<form action="..." method="query">
This would avoid the annoying re-submission warnings you're getting if you refresh a page that was returned by a POST form submission, since QUERY is required to be idempotent.There is a separate issue for QUERY: https://github.com/whatwg/html/issues/12594
In other words, right now if a human wants to DELETE a widget, the human has click on an HTML form to `POST /widgets/123/delete` - i.e. use an incorrect verb on an incorrect URL/object - or use some other workaround like smuggling a special `_method=DELETE` variable. This is unnatural and semantically incorrect, resulting in ugly hacks that break HTTP-level expectations like idempotency; and it also requires additional app-level logic to process.
Meanwhile a machine is allowed to simply `DELETE /widgets/123` because their interface to HTTP is not clicking on HTML forms.
We humans could converse with websites in semantically correct HTTP, have clean URLs in which both REST APIs and human-facing URLs are identical without hacks, and require no extra app/framework logic, if HTML forms simply allowed all (human-relevant) HTTP verbs.
QUERY on the other hand makes sense for cases where the request doesn't cause any state changes on the server, and there is no resource to redirect to.
If we can do QUERY forms, it would be an ideal time to add JSON encoding for forms.
If method=QUERY were added, there would be a new variety of this weirdness.
Even imagining a QUERY with a large JSON filtering structure, or say an image input as request body, it feels extremely odd to include the request body as part of the cache key. It also implies an unbounded and user-controlled cache key, with the only really meaningful general caching strategy being bitwise compare of the request body (or a hash), which in a hostile scenario implies cache busting would be trivial.

> RAW DATA
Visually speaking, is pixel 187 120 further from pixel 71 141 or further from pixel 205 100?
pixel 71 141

> YOUR TASKS
A. List every HTTP method named in the discussion of HTML form methods.
B. Carry on the discussion of HTML form methods from its last sentence.
The data that comes after the text is separate material.

> RESPONSES BY TASK
A. QUERY, POST, DELETE

B.
This invokes multiple semantic oddities in one go with obvious difficulties for a very niche use case. If I'm writing a service that needs complex filtering or complex input like an image, any form of caching (e.g. individual data columns of a join, or embeddings keyed by perceptual hashes of a decoded image input) is going to be far away from the HTTP layer and certainly unrelated to the exact bit representation of the request on the wire.
Why even bother trying to capture this in a generic way?
I would be far more inclined to try and capture this caching semantic as a new header for POST. Something like "Vary: request-body" or similar. Perfectly backwards compatible and perfectly ignorable for all but the 0.1% of CDN use cases where the behaviour might turn out useful
The query part of GET's URI is also barely bounded in practice and user-controlled, and is indeed used as part of the cache key (because it's a part of URI), so I am not sure why you raise this objection at all.
I've found some sites that tack on a session ID and if you try to tamper with the URL in any way, it sends you back to "Page 1" really annoys me lol at that point let me skip to any page with your web UI.
It feels very pointless and there is no drawback of just using POST
I guess it's about resolving the odd semantics of using POST which is not idempotent and thus allowing easier control flow of caches and retrys.
Your perspective is 100% correct if you think at the application-layer, but with a dedicated method, you can have that behaviour out-of-the-box out of your HTTP infrastructure (whether it's at your hyperscaler's router or your apache/nginx/browser whatever) and stop implementing yourself the post-as-a-query edge case.
Seems the spec puts this as a MAY. I think I doubt it will be implemented in generic ways, except perhaps for urlencoded payloads. After all you cannot normalize in general without knowing the query language. At the backend it does not matter, may as well cache one level deeper based on the parsed input irrespective of QUERY or not.
Even if the spec says that different representations are equivalent, it's quite common for applications to treat them differently. For example field ordering in json objects is supposed to not matter, but some serializers care if a type discriminator is the first field.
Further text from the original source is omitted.